For evaluating the climatic and landscape controls on long‐term baseflow, baseflow index (BFI, defined as the ratio of baseflow to streamflow) and baseflow coefficient (BFC, defined as the ratio of baseflow to precipitation) are formulated as functions of climate aridity index, storage capacity index (defined as the ratio of average soil water storage capacity to precipitation), and a shape parameter for the spatial variability of storage capacity. The derivation is based on the two‐stage partitioning framework and a cumulative distribution function for storage capacity.
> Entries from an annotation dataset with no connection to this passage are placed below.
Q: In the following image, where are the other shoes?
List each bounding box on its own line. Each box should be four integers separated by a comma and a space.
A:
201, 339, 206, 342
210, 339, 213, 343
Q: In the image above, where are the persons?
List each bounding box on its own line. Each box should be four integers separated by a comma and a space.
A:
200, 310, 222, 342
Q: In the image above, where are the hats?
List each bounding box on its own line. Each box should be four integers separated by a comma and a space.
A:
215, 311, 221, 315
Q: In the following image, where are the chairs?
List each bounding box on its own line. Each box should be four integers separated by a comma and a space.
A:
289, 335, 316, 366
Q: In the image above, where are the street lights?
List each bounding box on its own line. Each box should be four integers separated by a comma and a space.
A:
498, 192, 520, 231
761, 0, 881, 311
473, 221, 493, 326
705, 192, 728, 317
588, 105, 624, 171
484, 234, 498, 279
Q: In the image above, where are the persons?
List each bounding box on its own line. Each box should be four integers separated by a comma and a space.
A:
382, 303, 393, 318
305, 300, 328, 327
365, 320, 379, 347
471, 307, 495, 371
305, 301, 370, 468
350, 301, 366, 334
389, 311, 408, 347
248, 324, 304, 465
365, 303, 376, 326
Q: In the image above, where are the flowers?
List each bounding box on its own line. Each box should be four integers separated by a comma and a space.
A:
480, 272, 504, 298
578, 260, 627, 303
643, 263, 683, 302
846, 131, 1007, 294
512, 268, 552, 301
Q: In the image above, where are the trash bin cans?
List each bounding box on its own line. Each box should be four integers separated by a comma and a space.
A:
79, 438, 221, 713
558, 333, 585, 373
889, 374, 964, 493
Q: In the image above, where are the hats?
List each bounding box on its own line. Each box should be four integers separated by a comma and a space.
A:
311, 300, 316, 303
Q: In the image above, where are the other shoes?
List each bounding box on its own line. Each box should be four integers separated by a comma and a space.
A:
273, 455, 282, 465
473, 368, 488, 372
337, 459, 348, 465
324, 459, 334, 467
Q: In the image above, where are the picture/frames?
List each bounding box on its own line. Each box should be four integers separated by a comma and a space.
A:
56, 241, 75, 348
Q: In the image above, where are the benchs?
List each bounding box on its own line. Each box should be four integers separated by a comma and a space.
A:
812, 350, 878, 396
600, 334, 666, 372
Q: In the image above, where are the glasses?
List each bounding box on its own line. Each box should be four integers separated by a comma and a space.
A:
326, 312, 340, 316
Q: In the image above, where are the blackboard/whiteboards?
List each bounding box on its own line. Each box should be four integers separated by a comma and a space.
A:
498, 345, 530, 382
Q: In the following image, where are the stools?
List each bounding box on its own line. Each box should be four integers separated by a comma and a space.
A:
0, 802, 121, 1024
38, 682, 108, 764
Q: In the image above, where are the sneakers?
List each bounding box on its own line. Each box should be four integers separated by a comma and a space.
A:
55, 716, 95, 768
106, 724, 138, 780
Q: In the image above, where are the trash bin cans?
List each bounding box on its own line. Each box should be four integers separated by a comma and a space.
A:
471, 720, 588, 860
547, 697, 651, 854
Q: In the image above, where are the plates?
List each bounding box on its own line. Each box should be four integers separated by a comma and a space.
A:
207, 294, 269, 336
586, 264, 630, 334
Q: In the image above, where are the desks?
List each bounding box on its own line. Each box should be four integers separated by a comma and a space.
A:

Storage capacity has a larger impact on BFI than on BFC. When storage capacity index is smaller than 1, BFI is less sensitive to storage capacity index in arid regions compared to that in humid regions; whereas, when storage capacity index is larger than 1, BFI is less sensitive to storage capacity index in humid regions. The impact of storage capacity index on BFC is only significant in humid regions. The shape parameter plays an important role on fast flow generation at the first‐stage partitioning in humid regions and baseflow generation at the second‐stage partitioning in arid regions. The derived formulae were applied to more than 400 catchments where storage capacity index was found to follow a logarithmic function with climate aridity index. The role of climate forcings at finer timescales on baseflow were quantified, indicating that seasonality in climate forcings has a significant control especially on BFI.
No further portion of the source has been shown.